EXCERPT >>
*****

The “no” vote was motivated in particular by opposition to health care cost increases and disability benefit cuts. The workers in the union often are required to perform dangerous jobs in the facility. The workers had also voted to reject a contract in April.

The last contract for the skilled trades workers expired in 2020, and their last strike was in 1990, according to the union.

The Environmental Protection Agency has previously reported that “several areas of the facility are contaminated by substances, including polychlorinated biphenyls (PCBs) and volatile organic compounds and spills of jet and rocket fuel, chlorofluorocarbon solvents, nitric acid and other materials (and) PCBs from the site have been detected in local creeks, in the water, sediment and in fish.”

The site was proposed for addition to the Superfund National Priorities List (NPL) in August 1994. But as of May 2010 the site had not been added to the NPL, the EPA concluding that human exposure and groundwater contamination are “under control.”

Except for the Tullahoma newspaper, the strike and the Friday vote rejecting the company offer again have been ignored. An internet search revealed virtually no reporting and no interviews with rank-and-file workers by newspapers in Nashville, the state capital and largest city.

The strike is being isolated by the trade unions throughout the state and nationwide. In a statement from the Tennessee AFL-CIO, the union bureaucracy claimed “solidarity with our AEMTC brothers and sisters who are asking for dignity and respect on the job.” Pledging to “call” on NAS to return to negotiations, the state AFL-CIO proposed no direct assistance, only that they were “ready to assist our labor family as needed.”

The walkout, according to local reports, is officially an “unfair labor practice” strike, a category which under US labor law restricts the union from raising economic demands. However, workers are demanding better wages, health insurance coverage and disability insurance. The disability issue is a large component of the workers’ dispute with NAS, according to the union’s president.

*****

DATA ROWS >>
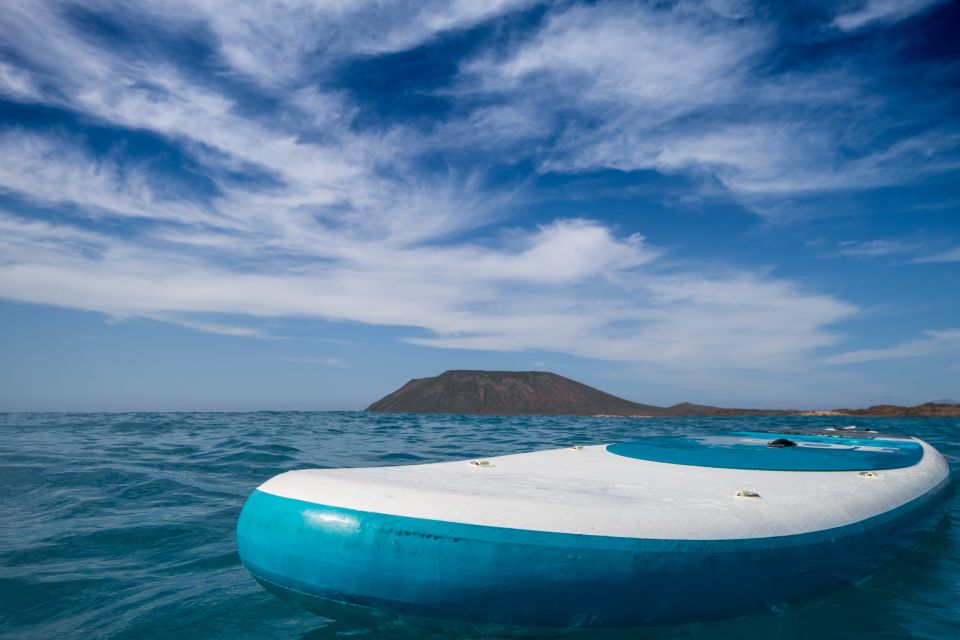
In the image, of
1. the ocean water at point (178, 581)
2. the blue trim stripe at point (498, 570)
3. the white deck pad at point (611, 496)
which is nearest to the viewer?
the blue trim stripe at point (498, 570)

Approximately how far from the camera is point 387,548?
2.24 m

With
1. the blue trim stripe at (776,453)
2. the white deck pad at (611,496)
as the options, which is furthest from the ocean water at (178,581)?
the blue trim stripe at (776,453)

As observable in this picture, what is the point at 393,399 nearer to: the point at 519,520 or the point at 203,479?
the point at 203,479

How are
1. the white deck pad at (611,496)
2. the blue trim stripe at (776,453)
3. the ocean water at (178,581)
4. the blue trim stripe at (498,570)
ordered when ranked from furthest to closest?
the blue trim stripe at (776,453) → the ocean water at (178,581) → the white deck pad at (611,496) → the blue trim stripe at (498,570)

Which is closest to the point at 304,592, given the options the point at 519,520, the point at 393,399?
the point at 519,520

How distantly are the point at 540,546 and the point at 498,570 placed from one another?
0.63 ft

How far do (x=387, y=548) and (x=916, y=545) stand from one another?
4155 millimetres

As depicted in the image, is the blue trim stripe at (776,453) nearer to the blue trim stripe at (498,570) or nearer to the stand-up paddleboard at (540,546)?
the stand-up paddleboard at (540,546)

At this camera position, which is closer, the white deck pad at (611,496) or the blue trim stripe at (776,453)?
the white deck pad at (611,496)

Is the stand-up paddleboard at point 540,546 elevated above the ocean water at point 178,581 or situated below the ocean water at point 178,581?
above

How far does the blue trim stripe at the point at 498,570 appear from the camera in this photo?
7.22 ft

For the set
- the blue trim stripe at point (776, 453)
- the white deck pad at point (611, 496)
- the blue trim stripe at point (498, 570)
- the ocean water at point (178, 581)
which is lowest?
the ocean water at point (178, 581)

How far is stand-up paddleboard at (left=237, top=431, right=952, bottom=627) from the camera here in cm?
221

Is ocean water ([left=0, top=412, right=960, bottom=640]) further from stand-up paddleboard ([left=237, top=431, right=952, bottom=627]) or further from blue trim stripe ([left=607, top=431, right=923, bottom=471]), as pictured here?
→ blue trim stripe ([left=607, top=431, right=923, bottom=471])
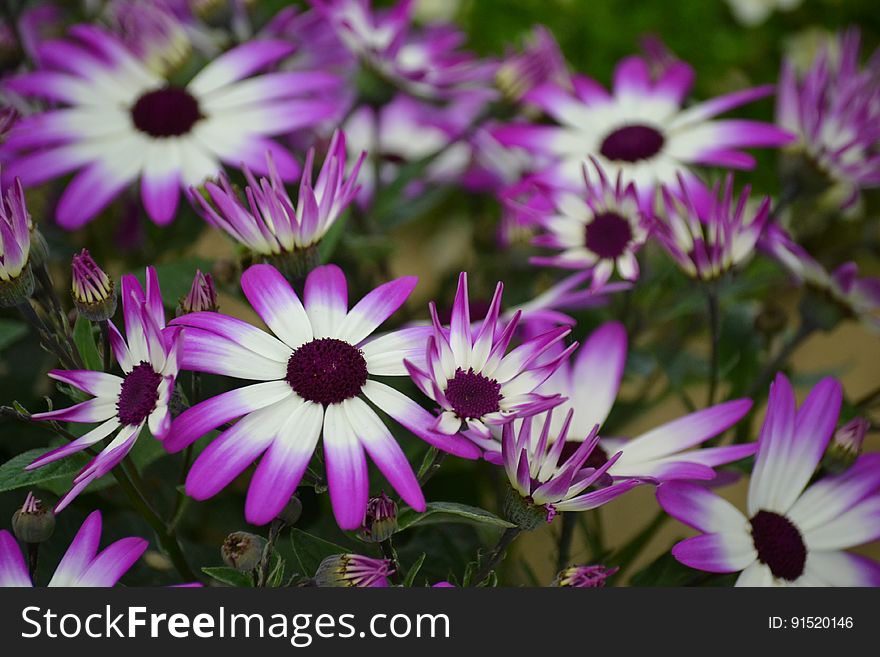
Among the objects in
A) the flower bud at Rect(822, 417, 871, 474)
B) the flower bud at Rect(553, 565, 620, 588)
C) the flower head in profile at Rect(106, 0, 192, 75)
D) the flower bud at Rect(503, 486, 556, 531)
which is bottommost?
the flower bud at Rect(553, 565, 620, 588)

*****

STATED GOAL 1 >>
Answer these from the strike article, one line each:
(a) In what year did the last contract for the skilled trades workers expire?
(b) In what month and year was the site proposed for addition to the Superfund National Priorities List?
(c) Which newspaper, by its town, is the one exception to the strike being ignored?
STATED GOAL 2 >> Rewrite the stretch of the strike article from "The site was" through "and largest city.", swapping "Nashville" for "Knoxville".

RIGHT ANSWER 1 >>
(a) 2020
(b) August 1994
(c) The Tullahoma newspaper

RIGHT ANSWER 2 >>
The site was proposed for addition to the Superfund National Priorities List (NPL) in August 1994. But as of May 2010 the site had not been added to the NPL, the EPA concluding that human exposure and groundwater contamination are “under control.”

Except for the Tullahoma newspaper, the strike and the Friday vote rejecting the company offer again have been ignored. An internet search revealed virtually no reporting and no interviews with rank-and-file workers by newspapers in Knoxville, the state capital and largest city.